In tutte le esecuzioni, o meglio in tutte le vicende giudiziarie raccontate da Mugno, l’elemento burocratico appare preponderante (alla fine di ogni capitolo è riportata la sintesi del verbale del tempo, che dà conto di testimoni, accertamento della morte, sepoltura). La stessa ghigliottina, oggi presente nel Museo Pepoli di Trapani e tecnicamente descritta nel volume “Sentenze di ghigliottinati” da Pietro Barbera, con le sue pretese di esecuzione “civile”, probabilmente ha contribuito a rendere tutto l’iter di morte molto più veloce e burocratico. A parte qualche inevitabile accenno alla struttura del “meccanismo semplice”, tipo “il catino in legno per raccoglierne il sangue” (pp.11), possiamo confermare che le pagine di Mugno sono incentrate soprattutto sulle storie personali e sull’ambiente sociale del tempo. Quasi del tutto assente il racconto dell’esecuzione in quanto tale che appunto aveva l’ambizione di essere veloce e “civile”; salvo considerare l’imperizia accertata di boia principianti oppure – torniamo alla pagina presente nel libro “gemello” – che nel caso della ghigliottina del Museo Pepoli la “breve corsa della lama [ndr: impatto alla velocità di 15 km/h] fa ipotizzare che, talvolta, potesse non funzionare perfettamente”. Sarebbe stato molto più difficile evitare descrizioni truculente in presenza di esecuzioni rituali tipiche ad esempio dei “civilissimi” britannici, che con la loro “Hanged, drawn and quartered”, ancora vigente nel 1870, mettevano in scena una vera e propria macellazione del condannato.
Con la ghigliottina un taglio netto, almeno la maggior parte delle volte, e tutto si riduceva ad un breve verbalino standardizzato.
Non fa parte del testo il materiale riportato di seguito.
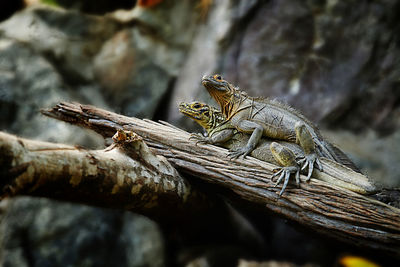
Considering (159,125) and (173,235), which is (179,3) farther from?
(173,235)

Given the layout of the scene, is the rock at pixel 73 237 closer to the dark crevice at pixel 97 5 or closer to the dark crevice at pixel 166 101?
the dark crevice at pixel 166 101

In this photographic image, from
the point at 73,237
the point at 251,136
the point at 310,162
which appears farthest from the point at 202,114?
the point at 73,237

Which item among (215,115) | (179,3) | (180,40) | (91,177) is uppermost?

Una burocrazia di morte che talvolta mostrava un certo compiacimento per questa pretesa di efficienza e che ritroviamo negli atteggiamenti di chi aveva ereditato il famigerato strumento. Così nelle pagine di Bernard Berenson di “Viaggio in Sicilia”, citato ad apertura del volume: “Il conte Agostino Pepoli […] io lo rivedo benissimo, mentre ce ne spiegava con pedantesca soddisfazione, il semplice meccanismo e l’implacabile rapidità di taglio netto” (pp.9).
Edizione esaminata e brevi note
Salvatore Mugno, (Trapani, 1962), si è occupato di letteratura siciliana e di importanti scrittori tunisini, curandone e traducendone alcune opere: Mario Scalesi, Moncef Ghachem e Abū’l Qāsim ash-Shābbi. Ha pubblicato romanzi e saggi su Mauro Rostagno, Nick La Rocca, Mameli Barbara, Giovanni Falcone, Giuseppe Lo Presti e la maschera di Peppe Nappa.
Salvatore Mugno, “Decollati. Storie di ghigliottinati in Sicilia”, Navarra editore (collana “Officine”), Palermo 2019, pp. 218. Prefazione di Renzo Paris.